List every line in the material below that contains the string "woman". The match is case-sensitive.

-------- Given data

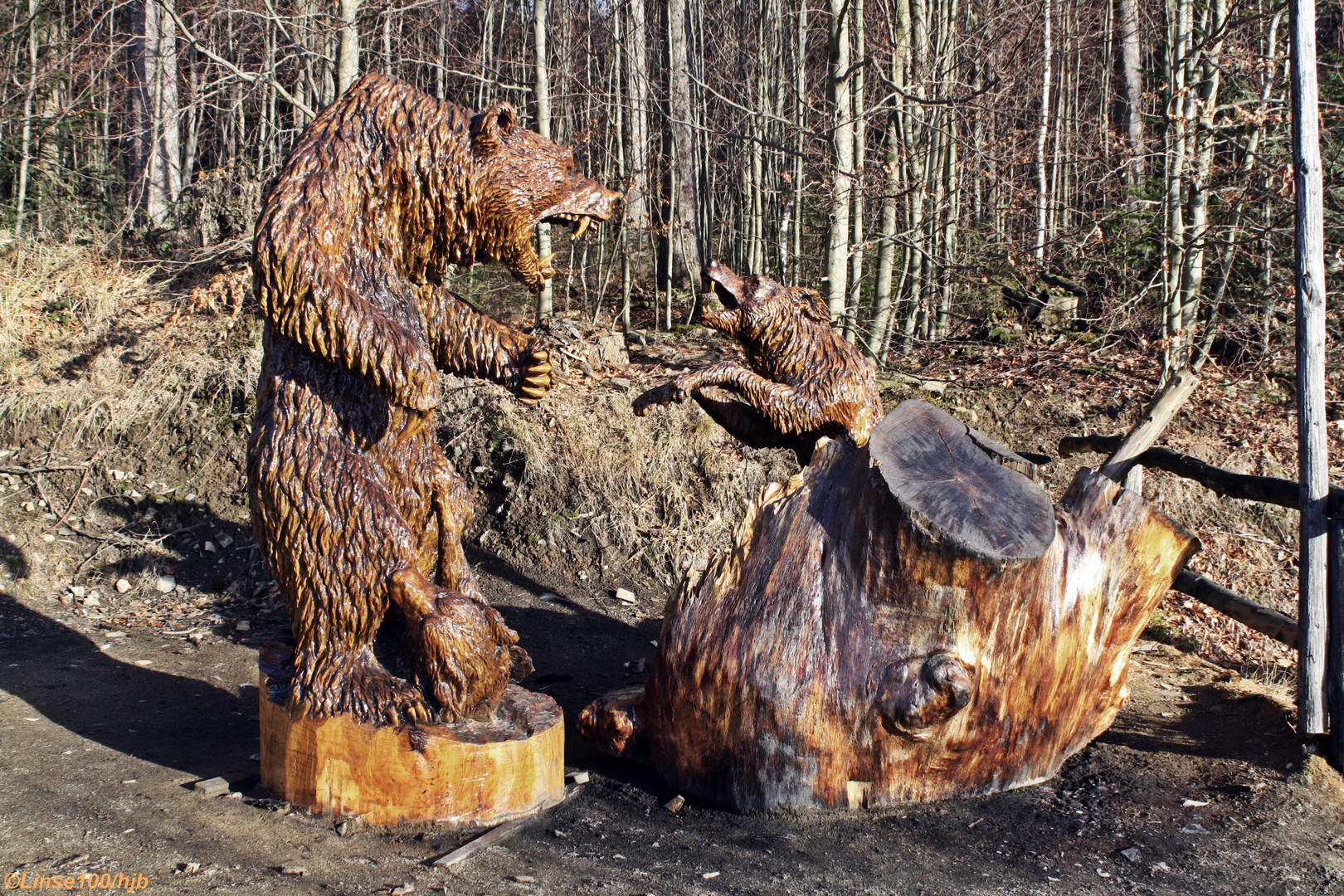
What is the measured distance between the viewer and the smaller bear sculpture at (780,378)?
398 cm

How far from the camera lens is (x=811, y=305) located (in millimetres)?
4141

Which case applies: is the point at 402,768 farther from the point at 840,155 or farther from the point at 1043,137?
the point at 1043,137

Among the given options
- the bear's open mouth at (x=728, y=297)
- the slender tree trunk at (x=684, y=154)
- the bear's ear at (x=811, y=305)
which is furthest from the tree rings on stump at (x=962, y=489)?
Result: the slender tree trunk at (x=684, y=154)

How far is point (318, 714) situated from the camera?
3.12m

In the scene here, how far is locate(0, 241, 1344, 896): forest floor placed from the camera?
9.53 feet

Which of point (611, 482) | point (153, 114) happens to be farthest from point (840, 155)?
point (153, 114)

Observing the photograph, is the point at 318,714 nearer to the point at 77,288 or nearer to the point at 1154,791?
the point at 1154,791

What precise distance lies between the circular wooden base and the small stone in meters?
0.22

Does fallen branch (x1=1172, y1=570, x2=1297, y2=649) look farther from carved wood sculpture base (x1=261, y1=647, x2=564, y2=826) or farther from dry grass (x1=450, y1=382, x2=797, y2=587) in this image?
dry grass (x1=450, y1=382, x2=797, y2=587)

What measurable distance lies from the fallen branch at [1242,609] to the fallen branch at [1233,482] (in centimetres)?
42

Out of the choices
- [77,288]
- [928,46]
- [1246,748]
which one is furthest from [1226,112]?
[77,288]

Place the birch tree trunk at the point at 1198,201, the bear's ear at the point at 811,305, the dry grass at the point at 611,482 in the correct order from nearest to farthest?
the bear's ear at the point at 811,305
the dry grass at the point at 611,482
the birch tree trunk at the point at 1198,201

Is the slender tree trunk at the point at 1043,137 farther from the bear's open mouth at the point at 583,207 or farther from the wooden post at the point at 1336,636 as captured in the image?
the bear's open mouth at the point at 583,207

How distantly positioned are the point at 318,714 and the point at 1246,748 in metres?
3.53
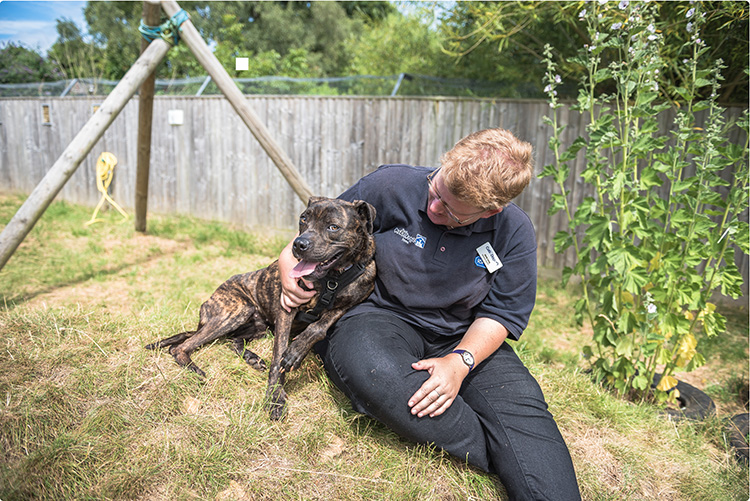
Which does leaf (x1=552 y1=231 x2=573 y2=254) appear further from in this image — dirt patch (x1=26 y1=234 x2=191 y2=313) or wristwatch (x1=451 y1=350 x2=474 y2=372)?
dirt patch (x1=26 y1=234 x2=191 y2=313)

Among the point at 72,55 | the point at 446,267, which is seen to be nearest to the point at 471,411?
the point at 446,267

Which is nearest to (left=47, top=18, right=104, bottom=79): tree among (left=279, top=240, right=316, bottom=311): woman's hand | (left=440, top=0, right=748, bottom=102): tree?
(left=440, top=0, right=748, bottom=102): tree

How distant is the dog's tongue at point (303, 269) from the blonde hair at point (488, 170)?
0.79 m

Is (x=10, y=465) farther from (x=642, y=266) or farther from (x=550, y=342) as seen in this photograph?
(x=550, y=342)

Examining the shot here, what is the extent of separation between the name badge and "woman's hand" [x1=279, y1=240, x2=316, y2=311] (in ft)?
3.05

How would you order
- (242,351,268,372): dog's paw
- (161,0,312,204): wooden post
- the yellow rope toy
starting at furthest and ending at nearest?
the yellow rope toy → (161,0,312,204): wooden post → (242,351,268,372): dog's paw

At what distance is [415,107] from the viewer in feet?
22.4

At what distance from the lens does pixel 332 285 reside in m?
2.50

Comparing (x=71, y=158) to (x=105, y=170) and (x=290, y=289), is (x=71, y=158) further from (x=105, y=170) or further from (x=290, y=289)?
(x=105, y=170)

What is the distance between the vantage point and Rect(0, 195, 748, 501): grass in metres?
2.04

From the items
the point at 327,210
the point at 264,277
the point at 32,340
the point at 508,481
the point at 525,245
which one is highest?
the point at 327,210

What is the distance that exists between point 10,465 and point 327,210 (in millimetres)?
1769

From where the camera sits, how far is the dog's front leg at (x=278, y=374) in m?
2.44

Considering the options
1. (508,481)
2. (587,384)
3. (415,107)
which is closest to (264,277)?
(508,481)
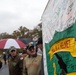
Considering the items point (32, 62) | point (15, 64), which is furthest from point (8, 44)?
point (32, 62)

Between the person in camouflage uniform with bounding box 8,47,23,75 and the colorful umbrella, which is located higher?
the colorful umbrella

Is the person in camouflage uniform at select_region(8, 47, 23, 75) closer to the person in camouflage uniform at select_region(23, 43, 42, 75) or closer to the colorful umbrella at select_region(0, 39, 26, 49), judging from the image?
the person in camouflage uniform at select_region(23, 43, 42, 75)

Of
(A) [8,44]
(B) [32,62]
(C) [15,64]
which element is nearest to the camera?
(B) [32,62]

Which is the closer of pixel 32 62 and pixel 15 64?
pixel 32 62

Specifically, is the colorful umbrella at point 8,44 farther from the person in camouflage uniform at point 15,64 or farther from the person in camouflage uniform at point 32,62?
the person in camouflage uniform at point 32,62

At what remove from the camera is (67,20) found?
2.46 m

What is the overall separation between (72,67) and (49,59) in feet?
2.68

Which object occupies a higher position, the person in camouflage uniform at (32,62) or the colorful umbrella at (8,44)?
the colorful umbrella at (8,44)

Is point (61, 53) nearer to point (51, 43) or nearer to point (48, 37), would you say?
point (51, 43)

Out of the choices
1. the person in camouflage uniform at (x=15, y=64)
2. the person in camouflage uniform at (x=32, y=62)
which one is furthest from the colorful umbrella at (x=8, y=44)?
the person in camouflage uniform at (x=32, y=62)

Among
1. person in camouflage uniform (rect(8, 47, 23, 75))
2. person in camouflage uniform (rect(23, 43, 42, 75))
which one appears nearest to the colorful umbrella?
person in camouflage uniform (rect(8, 47, 23, 75))

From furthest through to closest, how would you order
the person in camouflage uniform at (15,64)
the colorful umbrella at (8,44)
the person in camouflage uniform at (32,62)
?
the colorful umbrella at (8,44)
the person in camouflage uniform at (15,64)
the person in camouflage uniform at (32,62)

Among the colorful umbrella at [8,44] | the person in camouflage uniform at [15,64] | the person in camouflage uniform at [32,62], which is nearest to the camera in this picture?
the person in camouflage uniform at [32,62]

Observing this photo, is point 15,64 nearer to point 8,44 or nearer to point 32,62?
point 32,62
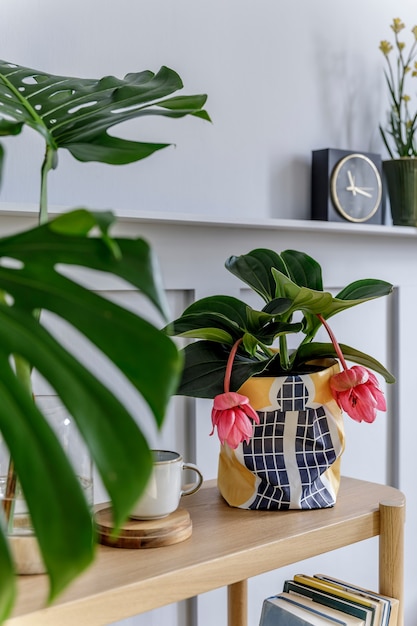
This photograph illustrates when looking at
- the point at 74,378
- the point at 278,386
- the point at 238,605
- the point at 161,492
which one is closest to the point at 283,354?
the point at 278,386

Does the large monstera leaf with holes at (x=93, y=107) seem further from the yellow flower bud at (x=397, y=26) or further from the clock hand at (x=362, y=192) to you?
the yellow flower bud at (x=397, y=26)

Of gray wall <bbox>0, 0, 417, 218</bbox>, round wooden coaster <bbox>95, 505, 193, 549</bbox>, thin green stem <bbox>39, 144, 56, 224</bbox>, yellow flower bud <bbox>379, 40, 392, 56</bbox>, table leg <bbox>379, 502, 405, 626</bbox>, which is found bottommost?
table leg <bbox>379, 502, 405, 626</bbox>

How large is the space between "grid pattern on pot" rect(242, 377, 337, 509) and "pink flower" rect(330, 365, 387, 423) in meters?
0.04

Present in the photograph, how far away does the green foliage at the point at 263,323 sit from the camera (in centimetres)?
94

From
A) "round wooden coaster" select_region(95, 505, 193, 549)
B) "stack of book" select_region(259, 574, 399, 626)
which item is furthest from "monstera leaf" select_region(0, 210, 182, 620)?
"stack of book" select_region(259, 574, 399, 626)

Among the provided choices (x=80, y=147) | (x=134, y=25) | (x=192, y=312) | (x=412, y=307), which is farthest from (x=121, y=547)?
(x=412, y=307)

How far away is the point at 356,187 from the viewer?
54.0 inches

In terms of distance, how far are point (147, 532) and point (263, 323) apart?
0.28 metres

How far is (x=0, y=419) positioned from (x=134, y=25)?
0.84 meters

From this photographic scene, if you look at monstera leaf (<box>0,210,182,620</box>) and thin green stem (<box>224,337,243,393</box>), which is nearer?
monstera leaf (<box>0,210,182,620</box>)

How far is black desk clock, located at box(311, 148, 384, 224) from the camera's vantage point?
1338 millimetres

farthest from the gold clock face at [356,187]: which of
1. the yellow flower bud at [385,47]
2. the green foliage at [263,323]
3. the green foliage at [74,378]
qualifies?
the green foliage at [74,378]

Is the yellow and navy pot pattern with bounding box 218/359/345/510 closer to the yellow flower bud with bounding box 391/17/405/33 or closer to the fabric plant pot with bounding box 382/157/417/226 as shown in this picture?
the fabric plant pot with bounding box 382/157/417/226

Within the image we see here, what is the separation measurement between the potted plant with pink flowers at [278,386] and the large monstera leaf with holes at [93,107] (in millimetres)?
245
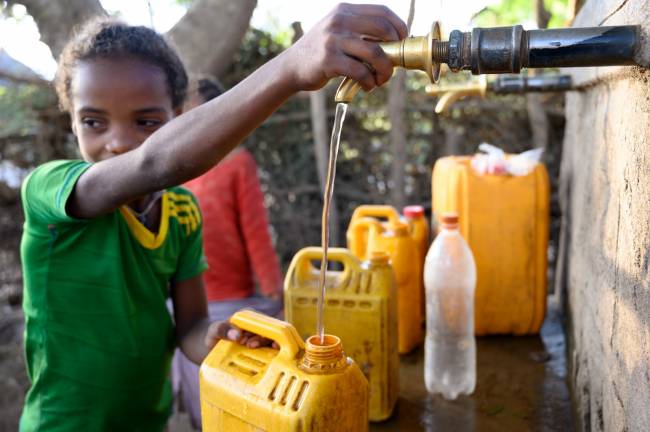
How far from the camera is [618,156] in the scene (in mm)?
1210

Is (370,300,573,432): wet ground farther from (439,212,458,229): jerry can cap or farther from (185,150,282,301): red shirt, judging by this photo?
(185,150,282,301): red shirt

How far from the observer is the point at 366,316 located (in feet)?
4.83

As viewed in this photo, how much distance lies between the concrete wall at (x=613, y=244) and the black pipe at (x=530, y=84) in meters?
0.05

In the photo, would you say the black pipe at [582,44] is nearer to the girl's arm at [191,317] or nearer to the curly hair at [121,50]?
the curly hair at [121,50]

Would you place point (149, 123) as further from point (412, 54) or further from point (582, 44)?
point (582, 44)

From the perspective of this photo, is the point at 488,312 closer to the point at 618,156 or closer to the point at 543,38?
the point at 618,156

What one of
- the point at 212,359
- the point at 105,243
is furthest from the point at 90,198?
the point at 212,359

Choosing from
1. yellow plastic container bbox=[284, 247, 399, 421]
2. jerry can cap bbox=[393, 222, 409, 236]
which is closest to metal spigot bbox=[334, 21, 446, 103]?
yellow plastic container bbox=[284, 247, 399, 421]

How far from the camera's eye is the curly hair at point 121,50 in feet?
4.66

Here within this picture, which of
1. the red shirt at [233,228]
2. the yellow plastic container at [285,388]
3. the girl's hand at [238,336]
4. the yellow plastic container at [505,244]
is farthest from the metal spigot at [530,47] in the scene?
the red shirt at [233,228]

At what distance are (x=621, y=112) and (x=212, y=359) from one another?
39.3 inches

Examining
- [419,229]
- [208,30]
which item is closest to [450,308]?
[419,229]

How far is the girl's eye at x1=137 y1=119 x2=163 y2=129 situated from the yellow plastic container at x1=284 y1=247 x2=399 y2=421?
55 centimetres

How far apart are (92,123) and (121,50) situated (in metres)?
0.19
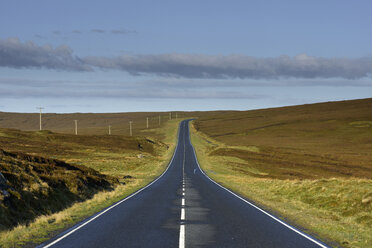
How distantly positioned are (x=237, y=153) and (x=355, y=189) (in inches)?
2483

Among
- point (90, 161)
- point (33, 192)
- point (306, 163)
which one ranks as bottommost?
point (306, 163)

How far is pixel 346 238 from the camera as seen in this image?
1229 centimetres

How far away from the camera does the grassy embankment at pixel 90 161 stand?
13.3 metres

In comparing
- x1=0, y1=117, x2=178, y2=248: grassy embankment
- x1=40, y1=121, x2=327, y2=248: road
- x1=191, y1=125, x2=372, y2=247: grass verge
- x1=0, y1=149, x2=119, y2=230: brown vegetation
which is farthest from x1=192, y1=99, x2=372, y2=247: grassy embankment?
x1=0, y1=149, x2=119, y2=230: brown vegetation

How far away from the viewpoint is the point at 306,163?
68688mm

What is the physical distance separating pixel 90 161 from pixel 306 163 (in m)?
37.9

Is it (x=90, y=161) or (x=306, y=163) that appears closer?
(x=90, y=161)

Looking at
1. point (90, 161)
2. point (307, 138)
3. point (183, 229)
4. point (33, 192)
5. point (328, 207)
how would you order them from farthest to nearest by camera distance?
point (307, 138) → point (90, 161) → point (328, 207) → point (33, 192) → point (183, 229)

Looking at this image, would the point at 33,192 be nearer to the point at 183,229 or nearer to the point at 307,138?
the point at 183,229

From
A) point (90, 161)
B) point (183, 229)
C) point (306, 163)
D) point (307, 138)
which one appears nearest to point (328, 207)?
point (183, 229)

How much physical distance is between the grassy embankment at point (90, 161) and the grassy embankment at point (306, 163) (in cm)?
864

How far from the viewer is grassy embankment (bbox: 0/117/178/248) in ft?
43.5

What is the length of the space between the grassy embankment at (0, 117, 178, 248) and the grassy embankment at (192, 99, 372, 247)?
8638mm

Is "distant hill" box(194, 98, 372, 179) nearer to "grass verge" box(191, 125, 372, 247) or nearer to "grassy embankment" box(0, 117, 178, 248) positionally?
"grassy embankment" box(0, 117, 178, 248)
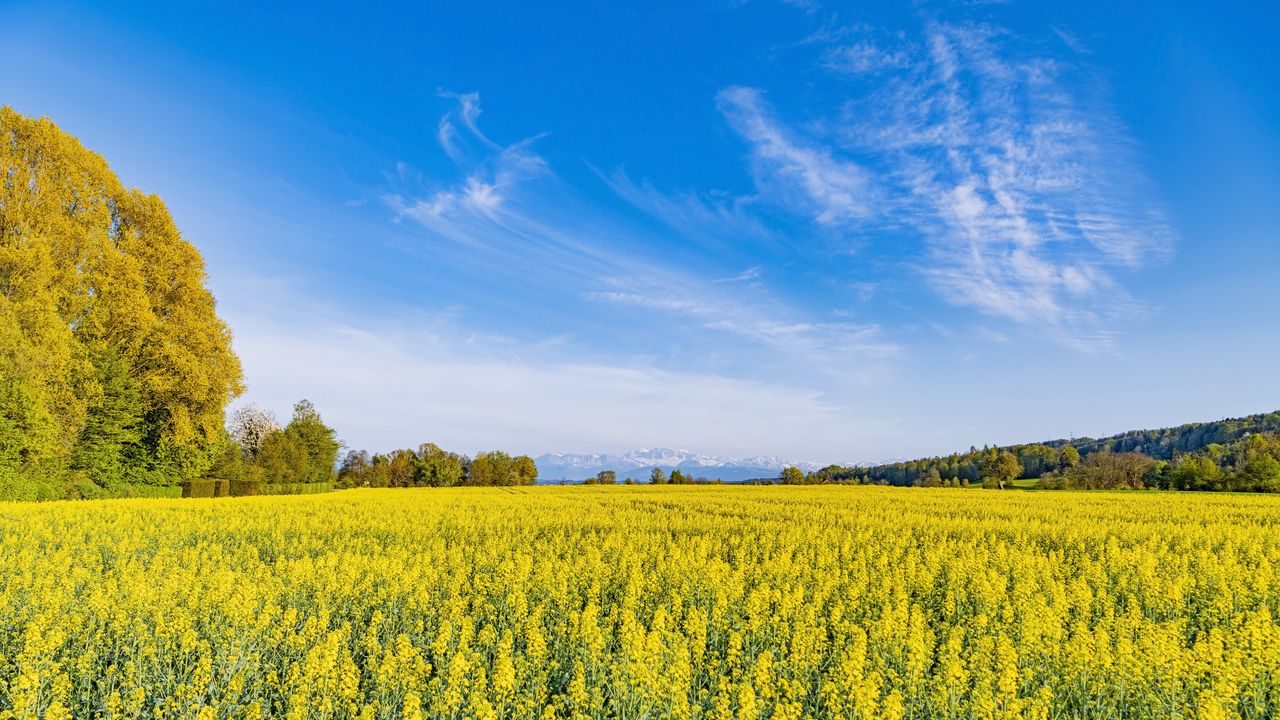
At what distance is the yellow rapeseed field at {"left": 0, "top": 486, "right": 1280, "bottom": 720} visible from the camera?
18.9 feet

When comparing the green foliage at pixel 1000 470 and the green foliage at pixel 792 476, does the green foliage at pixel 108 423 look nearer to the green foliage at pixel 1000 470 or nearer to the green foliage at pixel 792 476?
the green foliage at pixel 792 476

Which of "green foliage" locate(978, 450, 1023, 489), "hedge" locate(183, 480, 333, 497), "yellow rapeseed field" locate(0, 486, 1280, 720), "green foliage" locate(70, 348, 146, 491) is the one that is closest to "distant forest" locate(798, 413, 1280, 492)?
"green foliage" locate(978, 450, 1023, 489)

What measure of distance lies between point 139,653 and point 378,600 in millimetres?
2907

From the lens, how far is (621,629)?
7199 mm

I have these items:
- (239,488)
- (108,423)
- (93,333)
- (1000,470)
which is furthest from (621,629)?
(1000,470)

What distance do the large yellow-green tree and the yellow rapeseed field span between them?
11897 millimetres

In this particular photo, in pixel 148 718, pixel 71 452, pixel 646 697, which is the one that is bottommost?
pixel 148 718

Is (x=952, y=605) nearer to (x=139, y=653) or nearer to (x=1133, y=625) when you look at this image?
(x=1133, y=625)

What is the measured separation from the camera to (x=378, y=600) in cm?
952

----------------

### Finished task
Which is nearest to (left=47, top=18, right=104, bottom=79): tree among (left=279, top=240, right=316, bottom=311): woman's hand | (left=440, top=0, right=748, bottom=102): tree?
Examining the shot here, what is the extent of separation between the name badge and "woman's hand" [x1=279, y1=240, x2=316, y2=311] (in ft)?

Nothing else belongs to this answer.